*FRAGMENTO PARA LEER*
Tampoco estaba Picornell rodeado de una pandilla de mediocres. Antes bien, se trataba de un grupo de intelectuales liberales e ilustrados: Lax, aragonés, había sido hasta ese año de 1795 profesor de humanidades en Madrid; Cortés Campomanes, ayudante de profesor en el Colegio de Pajes; Andrés, también aragonés, había opositado a una cátedra de matemáticas en San Isidro el Real; Pons Izquierdo, maestro de francés y de humanidades, y había traducido los Derechos del hombre y del ciudadano. Todos ellos fueron apresados la víspera de la revolución, sentenciados y condenados a la confiscación de sus bienes y la horca. Todos menos Bernardo Garasa, que logró huir a Francia. Y la condena se hubiese cumplido si no fuera porque un agente del gobierno francés, M. Perignon, intervino ante Su Majestad en favor de los reos, alegando que nadie podía ser ejecutado por motivos políticos. Al rey borbón, en plena guerra contra Inglaterra, no le interesaba malquistarse con sus aliados franceses, por díscolos que fueran. De modo que, por real decreto del 26 de julio, a los conjurados se les conmutó la pena de muerte por algo tal vez igual o peor en opinión de los jueces: la reclusión perpetua en los castillos de Puerto Cabello, Portobelo y Panamá, allá en las remotas y malsanas orillas del trópico americano. “Un destierro perpetuo entre los salvajes”, dice la condena.

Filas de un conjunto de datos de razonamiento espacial

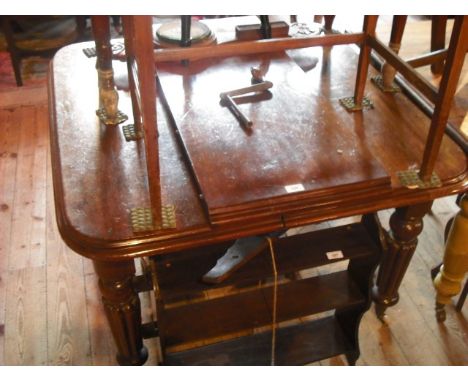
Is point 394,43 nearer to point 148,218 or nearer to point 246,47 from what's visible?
point 246,47

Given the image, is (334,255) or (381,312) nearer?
(334,255)

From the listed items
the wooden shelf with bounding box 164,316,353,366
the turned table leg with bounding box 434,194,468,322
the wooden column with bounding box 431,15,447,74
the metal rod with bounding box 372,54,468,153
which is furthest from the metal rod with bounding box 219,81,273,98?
the wooden column with bounding box 431,15,447,74

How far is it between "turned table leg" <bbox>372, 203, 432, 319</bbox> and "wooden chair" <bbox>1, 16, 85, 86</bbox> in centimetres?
252

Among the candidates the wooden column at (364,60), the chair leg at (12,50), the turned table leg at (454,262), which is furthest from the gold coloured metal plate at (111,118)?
the chair leg at (12,50)

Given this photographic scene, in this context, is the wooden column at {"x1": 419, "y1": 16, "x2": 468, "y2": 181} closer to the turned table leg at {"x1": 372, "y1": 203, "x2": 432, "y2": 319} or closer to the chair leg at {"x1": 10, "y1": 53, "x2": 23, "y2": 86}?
the turned table leg at {"x1": 372, "y1": 203, "x2": 432, "y2": 319}

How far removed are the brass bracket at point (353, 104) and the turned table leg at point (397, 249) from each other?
0.32 m

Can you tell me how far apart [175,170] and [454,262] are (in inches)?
37.4

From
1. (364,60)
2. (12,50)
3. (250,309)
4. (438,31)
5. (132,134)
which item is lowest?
(250,309)

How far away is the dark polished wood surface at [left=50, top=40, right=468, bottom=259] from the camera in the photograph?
1105 mm

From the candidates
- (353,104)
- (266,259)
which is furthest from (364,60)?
(266,259)

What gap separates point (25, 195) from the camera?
2.32 meters

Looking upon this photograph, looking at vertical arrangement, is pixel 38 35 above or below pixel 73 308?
above

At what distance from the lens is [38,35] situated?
3.40m
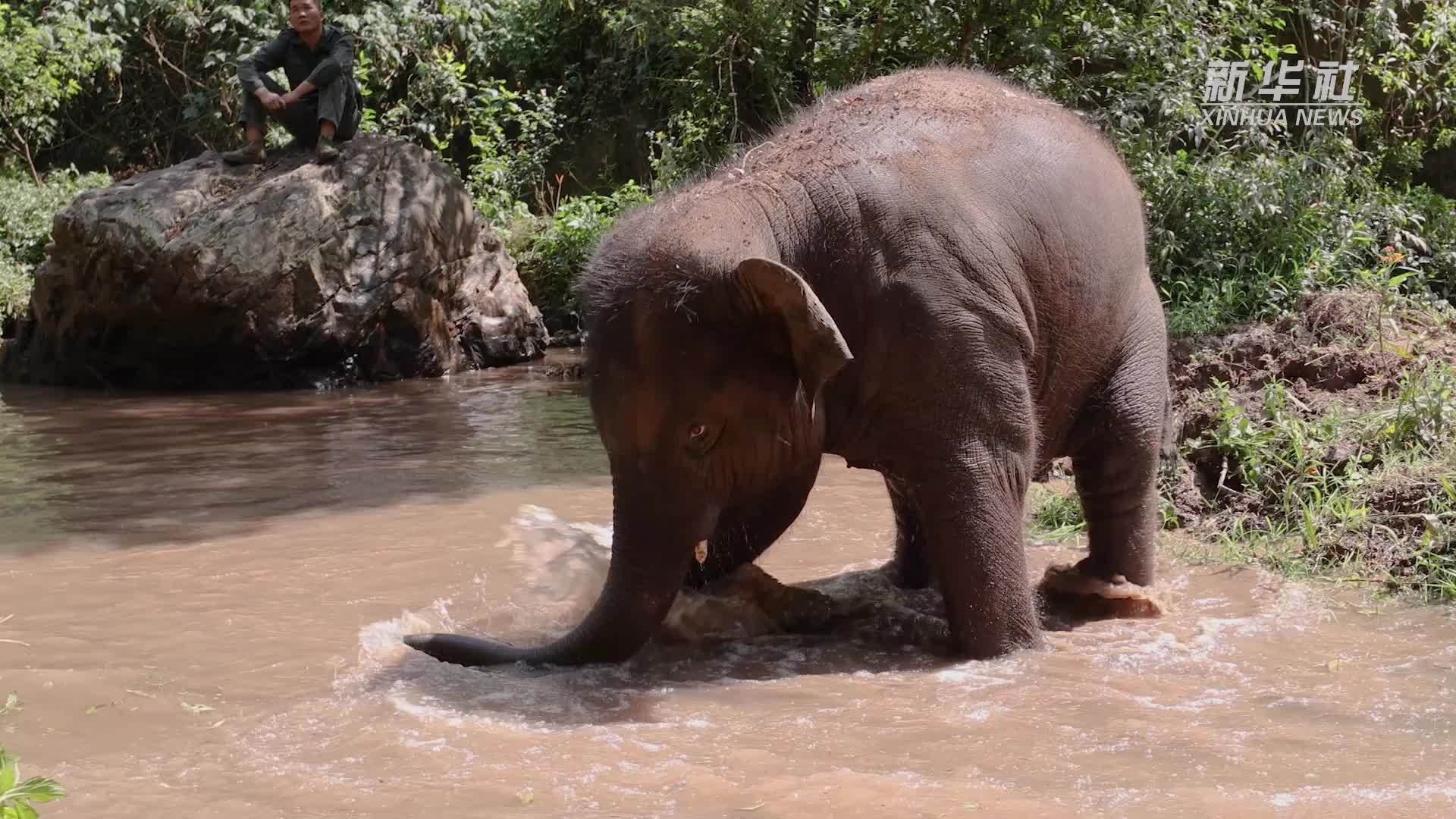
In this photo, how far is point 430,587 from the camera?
5.55 metres

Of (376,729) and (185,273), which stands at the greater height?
(185,273)

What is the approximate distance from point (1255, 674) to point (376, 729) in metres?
2.59

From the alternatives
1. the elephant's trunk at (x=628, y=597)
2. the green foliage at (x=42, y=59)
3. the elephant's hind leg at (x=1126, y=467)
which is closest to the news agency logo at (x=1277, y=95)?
the elephant's hind leg at (x=1126, y=467)

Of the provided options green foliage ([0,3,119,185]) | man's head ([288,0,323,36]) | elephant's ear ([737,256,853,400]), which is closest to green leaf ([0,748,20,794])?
elephant's ear ([737,256,853,400])

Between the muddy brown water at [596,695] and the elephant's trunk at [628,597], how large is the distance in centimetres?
8

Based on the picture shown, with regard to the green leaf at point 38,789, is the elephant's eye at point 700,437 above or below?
above

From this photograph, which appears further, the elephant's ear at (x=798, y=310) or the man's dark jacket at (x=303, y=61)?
the man's dark jacket at (x=303, y=61)

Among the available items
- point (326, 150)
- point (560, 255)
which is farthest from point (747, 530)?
point (560, 255)

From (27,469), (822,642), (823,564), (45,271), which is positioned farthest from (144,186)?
(822,642)

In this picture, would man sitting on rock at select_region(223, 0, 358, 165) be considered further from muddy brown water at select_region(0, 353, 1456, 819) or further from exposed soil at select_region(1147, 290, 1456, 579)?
exposed soil at select_region(1147, 290, 1456, 579)

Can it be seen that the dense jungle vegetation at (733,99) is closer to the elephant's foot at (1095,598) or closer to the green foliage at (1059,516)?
the elephant's foot at (1095,598)

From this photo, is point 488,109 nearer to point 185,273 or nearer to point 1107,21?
point 185,273

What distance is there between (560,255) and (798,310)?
1087 centimetres

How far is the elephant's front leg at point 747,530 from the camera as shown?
4855 millimetres
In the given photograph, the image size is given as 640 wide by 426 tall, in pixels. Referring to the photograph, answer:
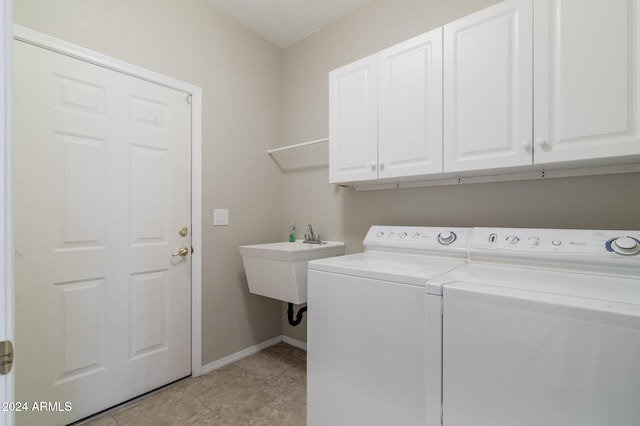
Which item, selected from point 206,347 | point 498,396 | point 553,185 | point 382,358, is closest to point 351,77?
point 553,185

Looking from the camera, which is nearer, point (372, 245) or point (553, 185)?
point (553, 185)

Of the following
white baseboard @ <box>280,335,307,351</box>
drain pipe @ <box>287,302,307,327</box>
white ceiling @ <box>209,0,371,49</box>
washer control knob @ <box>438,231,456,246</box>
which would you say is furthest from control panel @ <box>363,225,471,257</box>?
white ceiling @ <box>209,0,371,49</box>

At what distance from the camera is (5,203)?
51 cm

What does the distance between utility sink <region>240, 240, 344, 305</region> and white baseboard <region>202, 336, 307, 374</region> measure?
24.1 inches

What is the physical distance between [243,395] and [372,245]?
1.30 meters

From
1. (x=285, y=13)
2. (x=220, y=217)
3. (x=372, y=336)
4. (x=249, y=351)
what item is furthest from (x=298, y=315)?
(x=285, y=13)

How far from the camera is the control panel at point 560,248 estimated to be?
1108mm

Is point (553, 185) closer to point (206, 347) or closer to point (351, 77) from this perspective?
point (351, 77)

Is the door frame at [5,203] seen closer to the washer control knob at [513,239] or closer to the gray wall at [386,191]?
the washer control knob at [513,239]

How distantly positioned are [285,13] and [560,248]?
96.1 inches

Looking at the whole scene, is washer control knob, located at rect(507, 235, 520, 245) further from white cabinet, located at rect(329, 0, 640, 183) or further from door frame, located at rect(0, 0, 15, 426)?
door frame, located at rect(0, 0, 15, 426)

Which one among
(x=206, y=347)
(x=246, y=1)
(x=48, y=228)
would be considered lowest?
(x=206, y=347)

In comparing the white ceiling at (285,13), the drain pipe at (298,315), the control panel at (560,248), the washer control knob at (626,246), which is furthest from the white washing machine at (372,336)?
the white ceiling at (285,13)

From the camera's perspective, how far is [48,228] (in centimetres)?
151
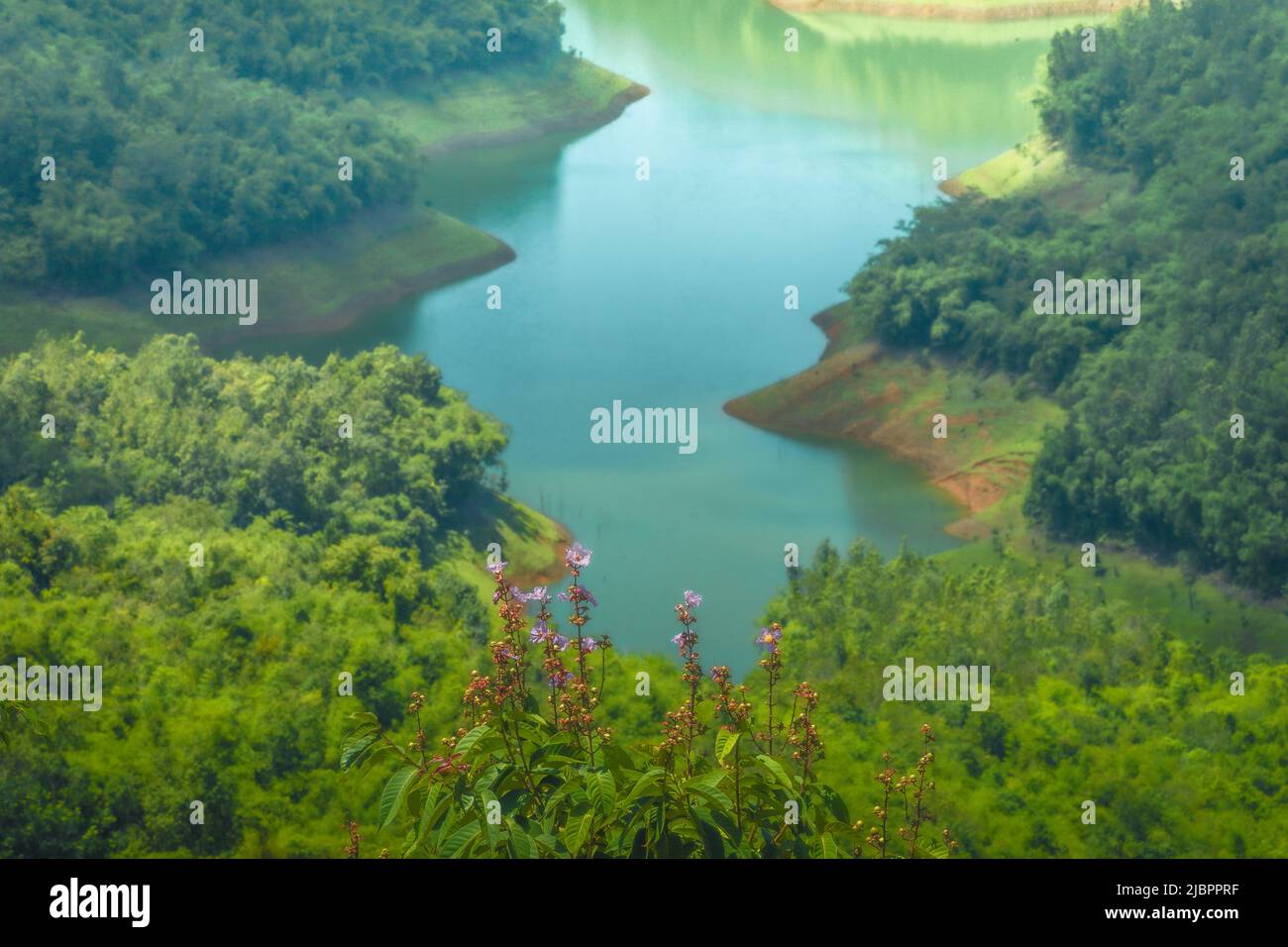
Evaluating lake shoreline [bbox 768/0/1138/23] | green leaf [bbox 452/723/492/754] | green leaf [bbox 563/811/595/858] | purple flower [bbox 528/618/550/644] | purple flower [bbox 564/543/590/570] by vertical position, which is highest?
lake shoreline [bbox 768/0/1138/23]

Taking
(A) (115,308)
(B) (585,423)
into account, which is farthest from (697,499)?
(A) (115,308)

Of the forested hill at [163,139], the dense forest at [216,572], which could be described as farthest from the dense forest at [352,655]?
the forested hill at [163,139]

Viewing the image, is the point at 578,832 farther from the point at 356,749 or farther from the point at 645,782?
the point at 356,749

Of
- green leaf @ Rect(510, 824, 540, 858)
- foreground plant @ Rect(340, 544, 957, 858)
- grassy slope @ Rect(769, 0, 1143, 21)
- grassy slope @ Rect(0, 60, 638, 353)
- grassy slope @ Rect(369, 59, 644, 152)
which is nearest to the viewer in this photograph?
green leaf @ Rect(510, 824, 540, 858)

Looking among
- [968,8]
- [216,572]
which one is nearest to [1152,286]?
[216,572]

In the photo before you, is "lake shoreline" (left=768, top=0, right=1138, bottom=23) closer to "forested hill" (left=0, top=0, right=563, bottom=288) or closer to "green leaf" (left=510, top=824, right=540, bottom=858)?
"forested hill" (left=0, top=0, right=563, bottom=288)

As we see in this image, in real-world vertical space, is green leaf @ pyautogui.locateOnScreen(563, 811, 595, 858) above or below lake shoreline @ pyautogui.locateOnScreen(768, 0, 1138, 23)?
below

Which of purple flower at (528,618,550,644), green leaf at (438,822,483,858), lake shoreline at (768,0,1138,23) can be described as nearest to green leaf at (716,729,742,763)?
purple flower at (528,618,550,644)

*QUÉ HACER*
a. Responde estas preguntas sobre el fragmento acerca de Picornell y sus compañeros:
(i) ¿Quién fue el único de los apresados que logró huir a Francia?
(ii) ¿Qué agente del gobierno francés intervino ante el rey en favor de los reos?
(iii) ¿En qué castillos debían cumplir los conjurados la reclusión perpetua?
b. Por favor, copia sin cambios las líneas de los registros que van desde la que contiene "Based on the" hasta la que contiene "4855 millimetres", ambas incluidas.
El fragmento y los registros no tienen relación entre sí.

*RESPUESTAS DEL EJERCICIO*
a.
(i) Bernardo Garasa.
(ii) M. Perignon.
(iii) En los castillos de Puerto Cabello, Portobelo y Panamá.

b.
Based on the picture shown, with regard to the green leaf at point 38,789, is the elephant's eye at point 700,437 above or below?
above

From this photograph, which appears further, the elephant's ear at (x=798, y=310) or the man's dark jacket at (x=303, y=61)?
the man's dark jacket at (x=303, y=61)

Among the available items
- point (326, 150)
- point (560, 255)
which is farthest from point (747, 530)?
point (560, 255)

From (27,469), (822,642), (823,564), (45,271), which is positioned farthest from (144,186)?
(822,642)

In this picture, would man sitting on rock at select_region(223, 0, 358, 165) be considered further from muddy brown water at select_region(0, 353, 1456, 819) or further from exposed soil at select_region(1147, 290, 1456, 579)?
exposed soil at select_region(1147, 290, 1456, 579)

Can it be seen that the dense jungle vegetation at (733,99) is closer to the elephant's foot at (1095,598) or closer to the green foliage at (1059,516)?
the elephant's foot at (1095,598)

From this photo, is point 488,109 nearer to point 185,273 or nearer to point 1107,21?
point 185,273

What distance is there between (560,255) and (798,310)?
1087 centimetres

How far is the elephant's front leg at point 747,530 from the camera as shown?
4855 millimetres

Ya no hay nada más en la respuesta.